Saturday, January 11th, 2pm until 3pm
Kathleen Craig creates landscapes and still-lifes inspired by observation and memory. Rendered with oil paint on canvas, Craig’s paintings explore the relationship between abstraction and representation. She captures the essence of her subjects—docked boats, vases of flowers, distant islands—through abbreviated forms and soft patches of color. While some compositions appear entirely non-objective—such as Purple Floor Still Life (2019) in which plots of color stagger across the canvas—others engage both styles, as seen in Rocks and Weed (2017) and Still Life with Rainbow Pitcher (2019). What’s more, there exists an interesting tension between humor and gravity in Craig’s sensitive forms. Cat in the Coffee (2019), for instance, is a snapshot of a benign accident in progress. At the same time, it is a serious examination of composition and form: the lean body of the cat stretches diagonally from one corner of the painting to the next, and a pattern of repeated coffee mugs in the background adds visual texture.

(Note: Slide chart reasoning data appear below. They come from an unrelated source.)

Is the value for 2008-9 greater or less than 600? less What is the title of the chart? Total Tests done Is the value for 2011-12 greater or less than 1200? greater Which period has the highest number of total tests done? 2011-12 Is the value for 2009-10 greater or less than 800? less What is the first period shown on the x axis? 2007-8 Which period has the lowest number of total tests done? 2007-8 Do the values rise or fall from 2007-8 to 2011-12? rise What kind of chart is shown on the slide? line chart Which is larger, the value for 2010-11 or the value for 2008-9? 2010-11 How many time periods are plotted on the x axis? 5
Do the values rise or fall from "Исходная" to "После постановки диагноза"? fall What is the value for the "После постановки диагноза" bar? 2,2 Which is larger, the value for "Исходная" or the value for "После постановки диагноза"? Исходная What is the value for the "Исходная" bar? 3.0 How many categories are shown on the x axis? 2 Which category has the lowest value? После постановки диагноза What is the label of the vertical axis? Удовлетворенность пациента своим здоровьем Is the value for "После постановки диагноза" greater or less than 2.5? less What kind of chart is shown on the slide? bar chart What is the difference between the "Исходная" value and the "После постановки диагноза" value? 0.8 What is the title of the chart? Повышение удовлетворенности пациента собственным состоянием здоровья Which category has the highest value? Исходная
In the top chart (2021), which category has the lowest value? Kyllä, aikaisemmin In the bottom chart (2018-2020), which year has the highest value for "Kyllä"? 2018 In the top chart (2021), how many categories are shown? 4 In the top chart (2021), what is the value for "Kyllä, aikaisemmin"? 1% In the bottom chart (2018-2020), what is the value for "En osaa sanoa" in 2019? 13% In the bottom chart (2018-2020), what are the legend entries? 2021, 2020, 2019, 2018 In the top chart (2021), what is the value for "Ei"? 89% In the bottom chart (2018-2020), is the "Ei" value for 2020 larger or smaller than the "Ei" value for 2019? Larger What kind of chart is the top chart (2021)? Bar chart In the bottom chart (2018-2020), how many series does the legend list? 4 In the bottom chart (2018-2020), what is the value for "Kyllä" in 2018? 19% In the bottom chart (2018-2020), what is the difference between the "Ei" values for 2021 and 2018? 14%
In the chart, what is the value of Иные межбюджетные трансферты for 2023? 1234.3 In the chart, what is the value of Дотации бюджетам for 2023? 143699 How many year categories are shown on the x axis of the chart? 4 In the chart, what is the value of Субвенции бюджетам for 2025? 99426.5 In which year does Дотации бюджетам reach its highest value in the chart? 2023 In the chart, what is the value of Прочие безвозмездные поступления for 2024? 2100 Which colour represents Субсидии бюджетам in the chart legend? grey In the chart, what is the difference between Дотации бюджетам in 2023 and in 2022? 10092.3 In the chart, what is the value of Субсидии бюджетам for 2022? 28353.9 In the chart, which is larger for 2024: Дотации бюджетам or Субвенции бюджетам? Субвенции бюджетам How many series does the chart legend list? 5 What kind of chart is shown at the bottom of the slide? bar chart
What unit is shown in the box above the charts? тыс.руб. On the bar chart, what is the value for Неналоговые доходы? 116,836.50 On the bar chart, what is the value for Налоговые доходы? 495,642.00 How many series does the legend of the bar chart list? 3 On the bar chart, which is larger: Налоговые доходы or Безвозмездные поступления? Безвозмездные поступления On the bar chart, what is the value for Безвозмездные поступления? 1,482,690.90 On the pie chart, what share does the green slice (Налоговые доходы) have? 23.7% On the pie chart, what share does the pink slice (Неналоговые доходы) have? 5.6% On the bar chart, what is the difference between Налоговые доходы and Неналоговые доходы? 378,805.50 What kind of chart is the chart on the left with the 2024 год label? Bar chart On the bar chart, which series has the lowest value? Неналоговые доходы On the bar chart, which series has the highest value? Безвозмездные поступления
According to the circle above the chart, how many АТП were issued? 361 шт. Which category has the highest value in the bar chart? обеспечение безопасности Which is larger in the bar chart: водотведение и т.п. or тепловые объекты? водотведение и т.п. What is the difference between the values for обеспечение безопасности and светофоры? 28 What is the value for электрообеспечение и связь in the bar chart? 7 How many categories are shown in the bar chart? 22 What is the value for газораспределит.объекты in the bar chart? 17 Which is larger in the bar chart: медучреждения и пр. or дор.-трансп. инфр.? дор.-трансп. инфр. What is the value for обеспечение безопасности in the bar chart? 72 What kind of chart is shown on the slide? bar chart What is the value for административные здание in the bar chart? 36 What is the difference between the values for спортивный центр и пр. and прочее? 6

Saturday, February 1st, 2pm until 3pm
Reflecting on her own work, Sarah Lubin states that “shapes become people, spaces flatten and expand, and time is suspended.” We can see clear examples of these elements in Lubin’s recent body of paintings, in which contemplative figures, decorative patterns, and abstracted interior spaces dominate her compositions. Her quiet paintings depict moments that are simultaneously familiar and uncanny. In Pinwheels (2019) two figures gaze enchantingly at the viewer behind the gleaming toys; the everyday act of peeling an orange takes on an elevated significance in Geranium (2019); and in The Measure of Things (2019) sunlight pouring through slatted blinds transforms an interior space and the elongated figures within it into spliced planes of shadows and highlights. By contrast to Craig, whose shapes appear soft with hazy edges, Lubin’s forms are defined and geometric. Even her depictions of shadows are rendered as delineated segments of color, rather than seamless gradients, as seen in her small gouache painting Interior (2019).